# Wi Devils Lake State Park



## timewizard

P1000196 copy.JPG

My favorite state park is in Baraboo.
Lots of great things to do hiking, biking, swimming.
The sites are very large with lots of room 
We spent the weekend there it rained on Sat but Sun we got are hiking in.


----------



## mswalt

Glad you had a good time.

Mark


----------



## cookie9933

Many years ago, we checked out Devils Lake S.P. but we didn't camp. It seemed to be a very nice park.
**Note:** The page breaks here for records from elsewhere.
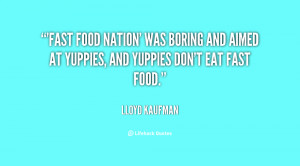 ... was boring and aimed at yuppies, and yuppies don't eat fast food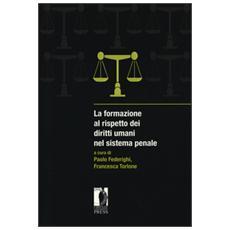 Formazione al rispetto dei diritti umani nel sistema penale (La)
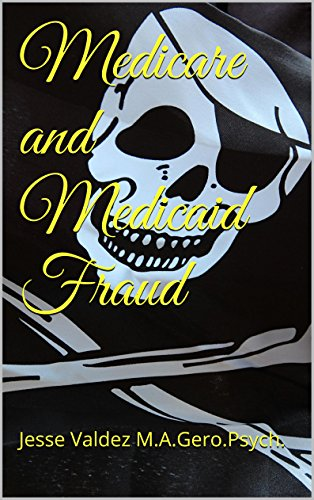 Medicare and Medicaid Fraud: Open for Business.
Very scenic.

Bill


----------



## hkrace_fan

timewizard said:


> P1000196 copy.JPG
> 
> My favorite state park is in Baraboo.
> Lots of great things to do hiking, biking, swimming.
> The sites are very large with lots of room
> We spent the weekend there it rained on Sat but Sun we got are hiking in.


How busy was it and how much in advance did you need to make reservations?







We love to go hiking there but I have never camped there.
Any information is helpful. Thanks!
Glad you had a great time!


----------



## timewizard

It was busy all the sites with electric were full. They do have walk-up electric sites in the Quartzite 1-25 and 60. The booking is 11 months out from the date that you want. We book our sites on-line. We lucked into the site there was a cancellation that we found on the web site. We pretty much just go to the state parks for the great things the parks have to offer that most RV parks don't have. Labor Day we are going for a week up to Pennisula State Park. We can't wait!


----------



## Patrick Cluckers

Which State park you had visited? It is nice to hear that you enjoyed a lot...


----------



## Sarah Thomas

I also visit devils lake state park it is really a wonderful place luckily I also enjoy rain there. Very nice place to spend weekends.


----------